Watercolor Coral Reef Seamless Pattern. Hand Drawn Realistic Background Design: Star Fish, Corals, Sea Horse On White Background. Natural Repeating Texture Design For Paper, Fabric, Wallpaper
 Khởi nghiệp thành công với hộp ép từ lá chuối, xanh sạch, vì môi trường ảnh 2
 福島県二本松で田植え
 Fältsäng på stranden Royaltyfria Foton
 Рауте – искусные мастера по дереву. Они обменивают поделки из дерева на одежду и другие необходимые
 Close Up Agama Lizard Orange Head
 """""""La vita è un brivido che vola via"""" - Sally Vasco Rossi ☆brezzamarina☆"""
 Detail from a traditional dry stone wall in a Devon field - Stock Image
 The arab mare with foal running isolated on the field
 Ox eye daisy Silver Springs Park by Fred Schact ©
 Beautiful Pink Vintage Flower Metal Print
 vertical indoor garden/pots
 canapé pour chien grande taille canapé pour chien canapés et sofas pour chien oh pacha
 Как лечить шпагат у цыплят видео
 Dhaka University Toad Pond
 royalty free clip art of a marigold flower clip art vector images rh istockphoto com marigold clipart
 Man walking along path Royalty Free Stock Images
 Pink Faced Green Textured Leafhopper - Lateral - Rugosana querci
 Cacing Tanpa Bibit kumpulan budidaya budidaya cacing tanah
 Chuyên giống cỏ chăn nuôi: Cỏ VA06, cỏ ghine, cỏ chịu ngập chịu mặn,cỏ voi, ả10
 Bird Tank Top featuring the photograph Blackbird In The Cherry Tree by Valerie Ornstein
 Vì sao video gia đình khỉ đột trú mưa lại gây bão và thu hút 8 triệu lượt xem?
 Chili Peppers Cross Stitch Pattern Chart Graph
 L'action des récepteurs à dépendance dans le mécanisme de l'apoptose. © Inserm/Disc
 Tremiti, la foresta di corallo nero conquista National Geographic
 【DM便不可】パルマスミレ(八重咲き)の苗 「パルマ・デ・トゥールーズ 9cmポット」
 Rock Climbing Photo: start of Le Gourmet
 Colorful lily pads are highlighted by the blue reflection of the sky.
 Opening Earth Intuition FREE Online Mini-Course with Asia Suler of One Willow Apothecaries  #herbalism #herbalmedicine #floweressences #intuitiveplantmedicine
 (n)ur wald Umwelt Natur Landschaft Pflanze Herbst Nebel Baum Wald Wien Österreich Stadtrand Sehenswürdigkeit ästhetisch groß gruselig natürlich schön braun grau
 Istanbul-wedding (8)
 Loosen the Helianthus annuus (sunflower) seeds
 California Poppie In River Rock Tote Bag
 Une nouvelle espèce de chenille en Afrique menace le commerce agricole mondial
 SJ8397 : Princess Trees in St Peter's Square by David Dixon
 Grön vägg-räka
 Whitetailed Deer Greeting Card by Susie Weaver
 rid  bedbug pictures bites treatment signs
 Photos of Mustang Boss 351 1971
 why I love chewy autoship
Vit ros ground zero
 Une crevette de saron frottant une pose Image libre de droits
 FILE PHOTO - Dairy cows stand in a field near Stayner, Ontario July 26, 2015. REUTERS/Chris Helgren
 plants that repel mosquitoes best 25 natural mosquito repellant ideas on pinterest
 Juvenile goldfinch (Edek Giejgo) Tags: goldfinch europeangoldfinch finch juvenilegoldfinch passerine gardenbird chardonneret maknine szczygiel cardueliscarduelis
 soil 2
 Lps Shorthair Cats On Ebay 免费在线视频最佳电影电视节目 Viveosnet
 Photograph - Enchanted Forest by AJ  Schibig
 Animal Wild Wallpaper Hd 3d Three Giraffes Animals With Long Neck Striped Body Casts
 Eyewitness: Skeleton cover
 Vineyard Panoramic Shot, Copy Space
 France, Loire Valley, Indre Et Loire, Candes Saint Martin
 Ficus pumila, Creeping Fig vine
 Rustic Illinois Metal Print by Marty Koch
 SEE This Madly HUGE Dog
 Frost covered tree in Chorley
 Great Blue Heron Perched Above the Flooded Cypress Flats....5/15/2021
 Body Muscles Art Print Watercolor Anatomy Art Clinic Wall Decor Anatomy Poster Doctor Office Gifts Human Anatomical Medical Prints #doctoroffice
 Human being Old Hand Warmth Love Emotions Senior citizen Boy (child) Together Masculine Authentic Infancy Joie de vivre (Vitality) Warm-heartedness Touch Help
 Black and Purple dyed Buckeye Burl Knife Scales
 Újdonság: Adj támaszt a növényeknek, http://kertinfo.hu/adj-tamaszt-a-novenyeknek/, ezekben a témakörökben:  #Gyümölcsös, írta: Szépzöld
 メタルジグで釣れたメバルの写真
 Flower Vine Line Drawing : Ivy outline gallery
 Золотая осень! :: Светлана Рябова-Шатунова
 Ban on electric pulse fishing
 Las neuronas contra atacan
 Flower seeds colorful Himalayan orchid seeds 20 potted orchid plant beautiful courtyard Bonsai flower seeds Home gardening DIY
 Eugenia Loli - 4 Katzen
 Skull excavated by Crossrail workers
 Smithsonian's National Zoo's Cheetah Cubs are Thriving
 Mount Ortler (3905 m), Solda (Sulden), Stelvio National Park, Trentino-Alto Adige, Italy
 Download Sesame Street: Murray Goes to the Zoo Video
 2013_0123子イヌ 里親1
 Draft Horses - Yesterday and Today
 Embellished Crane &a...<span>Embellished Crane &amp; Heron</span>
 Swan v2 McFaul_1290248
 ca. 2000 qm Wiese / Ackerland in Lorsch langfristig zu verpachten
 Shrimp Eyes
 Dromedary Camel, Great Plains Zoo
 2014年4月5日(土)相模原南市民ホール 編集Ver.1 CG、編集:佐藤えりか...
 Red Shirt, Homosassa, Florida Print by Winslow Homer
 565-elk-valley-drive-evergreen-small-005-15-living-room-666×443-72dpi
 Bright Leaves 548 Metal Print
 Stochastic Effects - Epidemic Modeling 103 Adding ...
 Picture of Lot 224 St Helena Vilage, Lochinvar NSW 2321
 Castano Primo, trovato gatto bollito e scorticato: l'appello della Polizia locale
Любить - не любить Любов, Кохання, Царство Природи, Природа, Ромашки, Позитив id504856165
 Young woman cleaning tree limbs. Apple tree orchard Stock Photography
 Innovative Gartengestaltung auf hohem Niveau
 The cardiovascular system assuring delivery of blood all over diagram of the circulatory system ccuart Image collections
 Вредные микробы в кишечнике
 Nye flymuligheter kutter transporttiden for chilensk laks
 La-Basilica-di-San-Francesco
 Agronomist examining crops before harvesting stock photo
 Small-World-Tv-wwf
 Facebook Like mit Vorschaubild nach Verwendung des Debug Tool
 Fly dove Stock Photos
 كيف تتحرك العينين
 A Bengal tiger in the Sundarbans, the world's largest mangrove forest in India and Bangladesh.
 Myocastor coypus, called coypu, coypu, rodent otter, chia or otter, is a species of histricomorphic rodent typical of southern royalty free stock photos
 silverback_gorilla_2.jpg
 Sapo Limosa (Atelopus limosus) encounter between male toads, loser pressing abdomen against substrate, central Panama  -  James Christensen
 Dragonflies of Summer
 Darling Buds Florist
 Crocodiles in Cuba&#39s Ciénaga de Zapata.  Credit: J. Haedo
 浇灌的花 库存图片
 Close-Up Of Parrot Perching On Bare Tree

PROBLEM STATEMENT: After locating the line with "Agronomist examining crops", please repeat it and every line after it exactly, through the end of the data above.

OUTPUT BELOW:
 Agronomist examining crops before harvesting stock photo
 Small-World-Tv-wwf
 Facebook Like mit Vorschaubild nach Verwendung des Debug Tool
 Fly dove Stock Photos
 كيف تتحرك العينين
 A Bengal tiger in the Sundarbans, the world's largest mangrove forest in India and Bangladesh.
 Myocastor coypus, called coypu, coypu, rodent otter, chia or otter, is a species of histricomorphic rodent typical of southern royalty free stock photos
 silverback_gorilla_2.jpg
 Sapo Limosa (Atelopus limosus) encounter between male toads, loser pressing abdomen against substrate, central Panama  -  James Christensen
 Dragonflies of Summer
 Darling Buds Florist
 Crocodiles in Cuba&#39s Ciénaga de Zapata.  Credit: J. Haedo
 浇灌的花 库存图片
 Close-Up Of Parrot Perching On Bare Tree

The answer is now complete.